Тем же летом 1960 года в Ригу приехала иностранная команда. Это была сборная Вооруженных сил Китая, приехавшая не играть, а провести несколько совместных тренировок с рижским СКА и тренером Гомельским, о котором в Китае было уже известно. Состав китайцы привезли огромный. На общей фотографии запечатлено человек шестьдесят, из которых только пятнадцать представляют рижский СКА, то есть папа, второй тренер и игроки. А все остальные — китайцы.

И вот на стадионе СКА в хорошую погоду и в зале «Даугава», если шел дождь, проходили совместные занятия. Интересно, что в целом очень невысокорослая команда привезла двух центровых ростом двести семнадцать и двести восемнадцать сантиметров. Это были люди, больные гигантизмом, как тот же Янис Круминьш или Увайс Ахтаев. Они были гораздо менее подвижные и уж точно не техничные. Но для них с помощью Круминьша и Давидса, двух высоких игроков рижского СКА, папа показывал весь комплекс упражнений по развитию центрового игрока. За пять тренировок, конечно, многому не научишь, но трудолюбивые китайские тренеры записывали все. Интересно, что с каждым наставником из Китая прибыло по переводчику, и все папины слова они тут же переводили на китайский.

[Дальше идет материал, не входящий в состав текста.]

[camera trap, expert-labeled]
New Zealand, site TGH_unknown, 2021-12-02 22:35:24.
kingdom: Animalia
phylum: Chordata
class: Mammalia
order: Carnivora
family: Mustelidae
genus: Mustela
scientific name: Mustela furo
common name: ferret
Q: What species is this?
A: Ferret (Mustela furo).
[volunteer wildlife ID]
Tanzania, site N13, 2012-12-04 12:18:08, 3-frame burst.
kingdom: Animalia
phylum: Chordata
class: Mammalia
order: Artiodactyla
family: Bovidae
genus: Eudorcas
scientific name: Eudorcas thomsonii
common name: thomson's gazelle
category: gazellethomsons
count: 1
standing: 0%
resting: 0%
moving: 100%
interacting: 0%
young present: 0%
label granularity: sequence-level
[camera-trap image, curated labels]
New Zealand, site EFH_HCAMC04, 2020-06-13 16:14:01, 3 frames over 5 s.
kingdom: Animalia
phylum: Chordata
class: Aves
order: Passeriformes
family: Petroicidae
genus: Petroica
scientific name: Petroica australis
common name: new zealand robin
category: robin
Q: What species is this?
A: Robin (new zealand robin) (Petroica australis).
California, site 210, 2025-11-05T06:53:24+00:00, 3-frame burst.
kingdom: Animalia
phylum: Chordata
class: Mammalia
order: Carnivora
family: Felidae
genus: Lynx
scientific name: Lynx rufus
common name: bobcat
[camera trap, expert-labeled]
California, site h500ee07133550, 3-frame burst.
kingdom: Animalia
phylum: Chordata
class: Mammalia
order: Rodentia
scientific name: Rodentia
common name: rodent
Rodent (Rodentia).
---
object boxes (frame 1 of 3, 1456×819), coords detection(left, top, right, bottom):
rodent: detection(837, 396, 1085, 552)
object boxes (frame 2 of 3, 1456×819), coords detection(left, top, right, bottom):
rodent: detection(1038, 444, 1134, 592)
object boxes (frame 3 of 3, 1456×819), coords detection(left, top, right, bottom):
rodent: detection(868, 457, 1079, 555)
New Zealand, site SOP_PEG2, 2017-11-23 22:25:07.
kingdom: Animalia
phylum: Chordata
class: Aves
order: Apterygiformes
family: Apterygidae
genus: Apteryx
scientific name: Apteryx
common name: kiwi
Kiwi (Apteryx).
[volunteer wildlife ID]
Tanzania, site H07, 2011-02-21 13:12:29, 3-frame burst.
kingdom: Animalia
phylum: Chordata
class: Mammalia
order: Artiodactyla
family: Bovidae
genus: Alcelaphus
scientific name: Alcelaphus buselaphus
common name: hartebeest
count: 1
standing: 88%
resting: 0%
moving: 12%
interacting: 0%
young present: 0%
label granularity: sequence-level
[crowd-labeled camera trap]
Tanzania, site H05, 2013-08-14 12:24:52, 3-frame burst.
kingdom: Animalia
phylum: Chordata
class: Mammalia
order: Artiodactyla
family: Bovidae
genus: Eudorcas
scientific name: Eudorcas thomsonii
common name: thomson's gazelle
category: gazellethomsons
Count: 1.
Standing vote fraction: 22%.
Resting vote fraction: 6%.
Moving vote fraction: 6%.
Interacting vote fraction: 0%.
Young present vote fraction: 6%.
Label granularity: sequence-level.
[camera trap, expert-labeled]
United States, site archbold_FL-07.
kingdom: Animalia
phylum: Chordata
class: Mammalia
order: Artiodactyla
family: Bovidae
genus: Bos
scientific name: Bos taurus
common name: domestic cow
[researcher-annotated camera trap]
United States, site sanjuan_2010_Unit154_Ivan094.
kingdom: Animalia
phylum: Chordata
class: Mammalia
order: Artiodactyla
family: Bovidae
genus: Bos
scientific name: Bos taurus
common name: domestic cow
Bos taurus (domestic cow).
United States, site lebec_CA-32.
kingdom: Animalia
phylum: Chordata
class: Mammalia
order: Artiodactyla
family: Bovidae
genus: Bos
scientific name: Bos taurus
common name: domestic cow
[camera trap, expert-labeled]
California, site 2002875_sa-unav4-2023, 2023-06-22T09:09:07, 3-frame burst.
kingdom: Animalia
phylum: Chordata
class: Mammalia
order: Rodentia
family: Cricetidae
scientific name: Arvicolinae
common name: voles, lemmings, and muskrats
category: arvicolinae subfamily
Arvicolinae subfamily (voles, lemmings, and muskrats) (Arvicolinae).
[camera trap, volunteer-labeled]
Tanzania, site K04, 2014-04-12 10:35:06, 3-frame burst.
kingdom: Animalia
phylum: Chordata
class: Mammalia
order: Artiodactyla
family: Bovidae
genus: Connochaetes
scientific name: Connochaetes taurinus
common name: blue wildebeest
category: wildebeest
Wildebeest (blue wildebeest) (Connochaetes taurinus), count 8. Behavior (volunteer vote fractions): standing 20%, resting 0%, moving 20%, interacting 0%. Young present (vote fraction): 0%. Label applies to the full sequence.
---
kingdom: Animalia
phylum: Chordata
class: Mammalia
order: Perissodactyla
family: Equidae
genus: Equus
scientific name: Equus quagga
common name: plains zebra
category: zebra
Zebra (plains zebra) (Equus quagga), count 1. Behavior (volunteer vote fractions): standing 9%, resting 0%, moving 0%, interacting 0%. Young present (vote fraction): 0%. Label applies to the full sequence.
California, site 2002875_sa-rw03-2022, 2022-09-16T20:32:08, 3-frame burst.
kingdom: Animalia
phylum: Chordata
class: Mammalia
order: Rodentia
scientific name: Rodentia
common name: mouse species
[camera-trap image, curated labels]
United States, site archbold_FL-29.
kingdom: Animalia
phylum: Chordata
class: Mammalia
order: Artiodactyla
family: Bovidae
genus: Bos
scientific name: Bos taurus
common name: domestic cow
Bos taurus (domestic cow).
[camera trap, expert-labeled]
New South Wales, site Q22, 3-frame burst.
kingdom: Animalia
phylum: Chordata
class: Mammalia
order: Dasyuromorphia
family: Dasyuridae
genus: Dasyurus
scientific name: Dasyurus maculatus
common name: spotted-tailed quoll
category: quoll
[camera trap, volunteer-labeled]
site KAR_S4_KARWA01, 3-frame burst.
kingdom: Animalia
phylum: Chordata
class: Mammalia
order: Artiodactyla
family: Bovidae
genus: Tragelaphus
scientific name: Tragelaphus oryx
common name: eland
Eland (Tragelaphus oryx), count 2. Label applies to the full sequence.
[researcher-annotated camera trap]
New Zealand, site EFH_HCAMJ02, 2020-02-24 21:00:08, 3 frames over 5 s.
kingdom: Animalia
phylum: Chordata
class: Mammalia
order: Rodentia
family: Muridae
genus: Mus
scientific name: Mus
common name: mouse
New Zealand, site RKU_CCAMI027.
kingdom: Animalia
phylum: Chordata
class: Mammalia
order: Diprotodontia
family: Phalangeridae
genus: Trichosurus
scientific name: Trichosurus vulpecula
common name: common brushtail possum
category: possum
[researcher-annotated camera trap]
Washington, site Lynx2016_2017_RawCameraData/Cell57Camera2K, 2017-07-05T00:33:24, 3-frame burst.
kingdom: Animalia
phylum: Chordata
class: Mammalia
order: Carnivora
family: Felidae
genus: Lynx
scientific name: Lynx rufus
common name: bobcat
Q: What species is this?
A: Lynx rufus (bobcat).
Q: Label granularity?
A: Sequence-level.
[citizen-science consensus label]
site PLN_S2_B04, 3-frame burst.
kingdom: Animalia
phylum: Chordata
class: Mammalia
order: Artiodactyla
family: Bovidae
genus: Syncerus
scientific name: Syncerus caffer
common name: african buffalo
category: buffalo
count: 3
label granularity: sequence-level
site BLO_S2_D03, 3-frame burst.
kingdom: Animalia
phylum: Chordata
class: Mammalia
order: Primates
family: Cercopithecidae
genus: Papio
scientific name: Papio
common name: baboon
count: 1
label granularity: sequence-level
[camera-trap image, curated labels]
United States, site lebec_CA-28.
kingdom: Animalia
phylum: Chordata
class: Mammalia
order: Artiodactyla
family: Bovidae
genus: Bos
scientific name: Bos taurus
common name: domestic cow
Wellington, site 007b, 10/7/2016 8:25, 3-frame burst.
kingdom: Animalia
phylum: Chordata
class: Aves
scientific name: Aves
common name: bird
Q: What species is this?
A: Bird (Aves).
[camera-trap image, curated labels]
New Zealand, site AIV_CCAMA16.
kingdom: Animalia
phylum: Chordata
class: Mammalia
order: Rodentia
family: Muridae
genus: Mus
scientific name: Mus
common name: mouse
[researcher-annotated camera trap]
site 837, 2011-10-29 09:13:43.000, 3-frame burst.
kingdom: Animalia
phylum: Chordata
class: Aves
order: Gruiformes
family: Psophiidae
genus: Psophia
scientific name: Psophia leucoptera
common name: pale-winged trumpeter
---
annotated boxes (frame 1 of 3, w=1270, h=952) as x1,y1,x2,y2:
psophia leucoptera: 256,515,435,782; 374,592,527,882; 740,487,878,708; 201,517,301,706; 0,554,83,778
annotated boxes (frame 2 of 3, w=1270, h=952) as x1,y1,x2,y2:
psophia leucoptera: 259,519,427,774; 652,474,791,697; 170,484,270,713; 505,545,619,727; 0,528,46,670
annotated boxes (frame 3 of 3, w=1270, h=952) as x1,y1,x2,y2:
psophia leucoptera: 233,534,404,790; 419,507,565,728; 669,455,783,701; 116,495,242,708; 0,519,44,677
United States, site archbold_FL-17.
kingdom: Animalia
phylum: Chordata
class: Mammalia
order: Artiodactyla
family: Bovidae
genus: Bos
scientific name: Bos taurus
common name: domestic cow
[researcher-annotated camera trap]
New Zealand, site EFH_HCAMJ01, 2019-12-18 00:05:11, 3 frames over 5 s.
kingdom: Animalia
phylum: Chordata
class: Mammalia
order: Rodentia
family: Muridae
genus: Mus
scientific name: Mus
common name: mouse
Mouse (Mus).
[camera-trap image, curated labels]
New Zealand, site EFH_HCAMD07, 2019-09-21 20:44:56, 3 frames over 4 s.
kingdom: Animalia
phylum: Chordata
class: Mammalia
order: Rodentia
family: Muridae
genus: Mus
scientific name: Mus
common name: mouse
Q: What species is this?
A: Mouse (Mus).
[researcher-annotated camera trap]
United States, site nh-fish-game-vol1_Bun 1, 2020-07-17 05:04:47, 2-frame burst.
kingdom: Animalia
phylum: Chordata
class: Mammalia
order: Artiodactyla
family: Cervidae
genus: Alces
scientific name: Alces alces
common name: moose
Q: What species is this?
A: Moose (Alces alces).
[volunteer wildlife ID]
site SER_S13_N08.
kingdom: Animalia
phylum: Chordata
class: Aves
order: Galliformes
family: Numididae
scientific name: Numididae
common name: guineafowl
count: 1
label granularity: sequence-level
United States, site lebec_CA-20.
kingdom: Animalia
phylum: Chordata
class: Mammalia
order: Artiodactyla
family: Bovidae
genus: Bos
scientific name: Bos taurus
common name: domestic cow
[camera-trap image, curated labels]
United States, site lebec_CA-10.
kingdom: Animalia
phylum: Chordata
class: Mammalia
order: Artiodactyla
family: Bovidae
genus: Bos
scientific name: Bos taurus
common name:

Я присутствовал на этих занятиях. Как я был горд за отца! Я в первый раз увидел, как за папой ходят толпой, да не кто-нибудь, а иностранцы. И все, что он говорит, они очень внимательно слушают и фиксируют в свои блокнотики. Я сидел и думал: «Вот какой у меня папа!» А вообще, если честно, гордился я им всегда, сколько себя осознаю. Но вот эти свои самые первые, а потому самые сильные ощущения гордости и восторга за его публичное признание, осознание, что он такой классный тренер и к нему приехали учиться с самого края света, я запомнил на всю жизнь.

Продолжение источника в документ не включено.